Il rischio, avverte Cartabellotta, è che senza un deciso rifinanziamento del SSN le Regioni saranno costrette a scegliere tra ridurre i servizi o aumentare le tasse locali. Una prospettiva che si scontra con quanto stabilito dalla Corte Costituzionale, secondo cui la tutela della salute è una “spesa costituzionalmente necessaria” che lo Stato è obbligato a garantire.
Le altre criticità della Sanità pubblica
A rendere il quadro ancora più allarmante è la crescita della spesa privata sanitaria. Secondo i dati Istat, nel 2024 ha toccato i 47,6 miliardi di euro, di cui ben il 86,7% pagati direttamente dalle famiglie. Si tratta di un fenomeno che ha costretto quasi 6 milioni di italiani a rinunciare a cure e prestazioni sanitarie, con forti disparità territoriali: si passa dal 5,3% di rinunce nella Provincia autonoma di Bolzano al 17,7% in Sardegna.
E proprio le differenze tra Nord e Sud continuano a scavare un solco profondo. Solo 13 Regioni rispettano i Livelli Essenziali di Assistenza (LEA), mentre il Sud resta indietro, costringendo migliaia di cittadini a spostarsi per curarsi altrove.

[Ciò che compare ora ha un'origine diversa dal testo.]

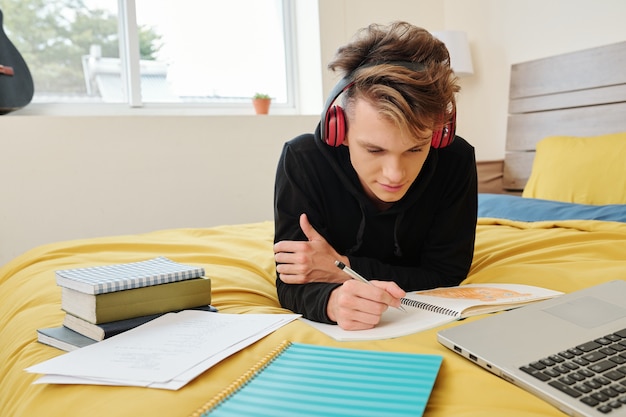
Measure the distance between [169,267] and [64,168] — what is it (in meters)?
1.77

La mobilità sanitaria vale oltre 5 miliardi di euro: Lombardia, Emilia-Romagna e Veneto raccolgono quasi tutto il saldo positivo, mentre Abruzzo, Calabria, Campania, Puglia, Sicilia e Lazio registrano pesanti deficit.
Un’Italia spaccata anche nell’aspettativa di vita, che varia dagli 84,7 anni della Provincia di Trento agli 81,7 della Campania. “È un segnale drammatico – ha concluso Cartabellotta – del fallimento dei Piani di rientro e dei Commissariamenti: al Sud si vive una sanità peggiore, si spende di più per curarsi e si pagano imposte più alte”.
Un appello, quello del presidente Gimbe, che suona come un ultimatum: senza un intervento strutturale, il diritto alla salute rischia di trasformarsi da garanzia universale a privilegio per pochi.